Azerbaycan’da giderek artan sayıda kadın, boşanma sonrası işlenen cinayetler de dahil olmak üzere aile içi şiddet mağduru oluyor, diye uyarıyor uzmanlar.
Bu trajediler, psikolojik bağımlılık, kıskançlık, toplumsal baskı ve aile içi şiddete yönelik kültürel hoşgörü gibi derin köklü sorunlarla ilişkilendiriliyor.
İctimai TV’ye konuşan psikologlar, boşanmanın yasal olarak ilişkiyi sonlandırabileceğini, ancak duygusal bağların ve kontrolcü davranışların sıklıkla devam ettiğini belirtti.
“Duygular yoğunlaştığında insanlar gerçeklik duygusunu kaybedebilir.

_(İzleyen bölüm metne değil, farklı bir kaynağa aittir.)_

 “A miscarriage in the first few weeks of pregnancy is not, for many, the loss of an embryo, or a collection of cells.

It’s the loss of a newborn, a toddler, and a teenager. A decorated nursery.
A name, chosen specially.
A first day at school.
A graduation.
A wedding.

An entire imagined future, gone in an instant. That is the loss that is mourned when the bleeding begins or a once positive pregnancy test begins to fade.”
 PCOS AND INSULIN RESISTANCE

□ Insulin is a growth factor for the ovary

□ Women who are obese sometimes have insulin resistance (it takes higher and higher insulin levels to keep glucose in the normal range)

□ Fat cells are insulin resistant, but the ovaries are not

Kıskançlık ve kontrolü kaybetme korkusu bazen şiddete – hatta cinayete – yol açabiliyor,” dedi bir uzman.
Uzmanlar, çocukların en ağır ve kalıcı travmayı yaşadıklarını, duygusal izleri çoğu zaman hayatları boyunca taşıdıklarını vurguluyor.

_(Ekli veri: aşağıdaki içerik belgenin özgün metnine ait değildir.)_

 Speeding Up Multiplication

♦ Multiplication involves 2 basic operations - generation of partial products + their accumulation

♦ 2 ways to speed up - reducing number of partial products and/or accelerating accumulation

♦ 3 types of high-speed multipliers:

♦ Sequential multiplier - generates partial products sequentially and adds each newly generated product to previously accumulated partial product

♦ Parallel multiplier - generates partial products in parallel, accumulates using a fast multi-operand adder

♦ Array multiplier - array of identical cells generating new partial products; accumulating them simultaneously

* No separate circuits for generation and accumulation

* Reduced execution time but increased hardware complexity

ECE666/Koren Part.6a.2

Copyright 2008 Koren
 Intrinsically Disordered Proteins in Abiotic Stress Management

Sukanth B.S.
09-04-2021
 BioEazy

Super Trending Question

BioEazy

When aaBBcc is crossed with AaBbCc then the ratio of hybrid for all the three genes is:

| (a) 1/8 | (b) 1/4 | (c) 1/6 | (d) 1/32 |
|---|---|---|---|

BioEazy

Aile psikologlarının, şiddete dönüşmeden önce çatışmaları arabuluculuk yoluyla çözmede daha etkin bir rol oynaması gerektiğini savunuyorlar.
Hukuk uzmanları, Azerbaycan Ceza Kanunu’nun 133. maddesine dikkat çekiyor; bu madde aile içi şiddet için cezalar öngörüyor ve kadınların koruma tedbiri talep etmelerine olanak tanıyor.
Bazı ülkelerde, elektronik takip bileklikleri gibi ek önlemlerin, saldırgan mağdura yaklaştığında polisi uyarmasının etkili olduğu kanıtlandı.
Uzmanlar, toplumsal farkındalık ve kamu katılımının bu tür suçların azaltılmasında hayati öneme sahip olduğunu vurguluyor.
“Aile içi şiddeti sona erdirmek sadece yasalarla değil, tutumların değişmesiyle mümkündür,” dedi bir psikolog.